Now, however, we’ll use the management console to generate some client-side code, including the client project itself. I won’t include that code here, as you can generate it for yourself. But it comes with no UI, or any methods for interacting with the server-side objects, After adding those to the project’s main.mxml file, the result looks something like this:

<mx:Application xmlns:mx="http://www.adobe.com/2006/mxml" layout="absolute" initialize="onLoad()" height="361" width="362">
	<mx:Script>
		<![CDATA[
			import ColorServer.ColorService;
			import ColorServer.ColorServiceModel;
			import ColorServer.DataTypeInitializer;
			import ColorServer.vo.ARGB_Color;

			import mx.events.ColorPickerEvent;
			import mx.events.SliderEvent;

			[Bindable]
			private var model:ColorServiceModel = new ColorServiceModel();
			private var serviceProxy:ColorService = new ColorService( model );

			public function onLoad():void
			{
				new DataTypeInitializer();

				serviceProxy.GetServedColor();
			}

			private function channels2Int(a:int, r:int, g:int, b:int):int
			{
				return a << 24 | r << 16 | g << 8 | b << 0;
			}

			private function ARGB2int (c:ARGB_Color):int
			{
				return channels2Int(c.A, c.R, c.G, c.B);
			}

			private function int2ARGB (value:int):ARGB_Color
			{
				var a:ARGB_Color = new ARGB_Color();

				a.A = value >> 24 & 0xFF;
				a.R = value >> 16 & 0xFF;
				a.G = value >>  8 & 0xFF;
				a.B = value >>  0 & 0xFF;

				return a;
			}

			protected function UI_changeHandler(event:Event):void
			{
				// update the server-side data to reflect the user's UI action
				var i:uint = picker.selectedColor;
				var c:ARGB_Color = int2ARGB(i);
				c.A = aSlider.value;
				serviceProxy.SetServedColor(c);

				// update the client-side model to reflect current server-side data
				serviceProxy.GetServedColor();
			}
		]]>
	</mx:Script>

	<mx:Panel x="12" y="9" width="340" height="214" layout="absolute"
						title="ColorService color:">
		<mx:ColorPicker id="picker" x="10" y="15" width="82" height="24"
						alpha="{aSlider.value/255}"
						selectedColor="{ARGB2int(model.GetServedColorResult)}"
						change="UI_changeHandler(event)"/>

		<mx:Label x="10" y="53" text="Alpha" fontWeight="bold"/>
		<mx:Label x="10" y="101" text="Red" fontWeight="bold"/>
		<mx:Label x="10" y="127" text="Green" fontWeight="bold"/>
		<mx:Label x="10" y="153" text="Blue" fontWeight="bold"/>

		<mx:Label x="54" y="53" text="{model.GetServedColorResult.A}"/>
		<mx:Label x="54" y="101" text="{model.GetServedColorResult.R}"/>
		<mx:Label x="54" y="127" text="{model.GetServedColorResult.G}"/>
		<mx:Label x="54" y="153" text="{model.GetServedColorResult.B}"/>

		<mx:HSlider id="aSlider" x="99" y="53" width="211" maximum="255"
					snapInterval="1"
					labels="['0','255']" dataTipPrecision="0"
					liveDragging="true"
					value="{model.GetServedColorResult.A}"
					change="UI_changeHandler(event)" />
	</mx:Panel>
</mx:Application>

This UI looks like the (non-interactive) image shown at right. The color-picker at the top-left enables the selection of an RGB color; the slider enables the selection of an alpha (transparency) value (with 0 being transparent and 255 being opaque).

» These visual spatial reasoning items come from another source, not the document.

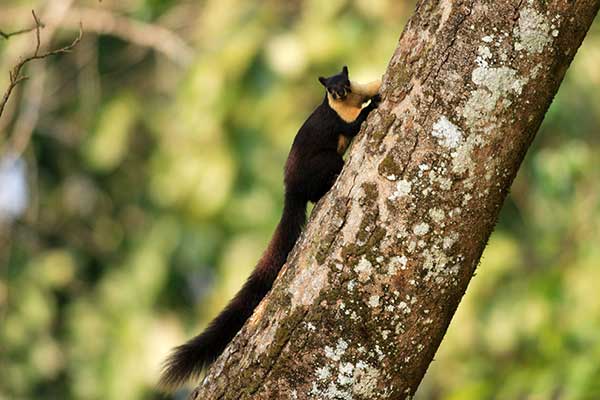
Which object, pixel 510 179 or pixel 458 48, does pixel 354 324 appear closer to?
pixel 510 179

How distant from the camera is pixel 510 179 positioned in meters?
2.10

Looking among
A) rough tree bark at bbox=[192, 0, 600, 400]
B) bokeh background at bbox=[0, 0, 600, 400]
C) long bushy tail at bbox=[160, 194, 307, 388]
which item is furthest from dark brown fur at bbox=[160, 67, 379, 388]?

The UI elements are bound to the service’s model. Whenever the model changes, they are updated to reflect the state of the model.

Likewise, whenever the UI elements receive a change event, UI_changeHandler() is called. It derives the intended color state from the current UI, and sets the server’s state to match. It then gets the server’s state, which sets the model, which sends out change notifications, which update the UI’s elements to reflect the model’s new state.

Easy-peasy.

Things to watch out for:
WebORB’s management console display a handy-dandy message (like the one at left) if you attempt to access a service after its DLL has been deleted. Always remember to hit the “refresh assemblies” button before invoking a service that you’ve just modified.

The error message provided in the client, at run-time, is considerably less informative, as shown below.

So, now you know:

  • Wrap server-side structs in wrapper classes
  • Test all services in WebORB’s management console before engaging the client-side code
  • Decorate the service class with activation attribute if you want it to be stateful.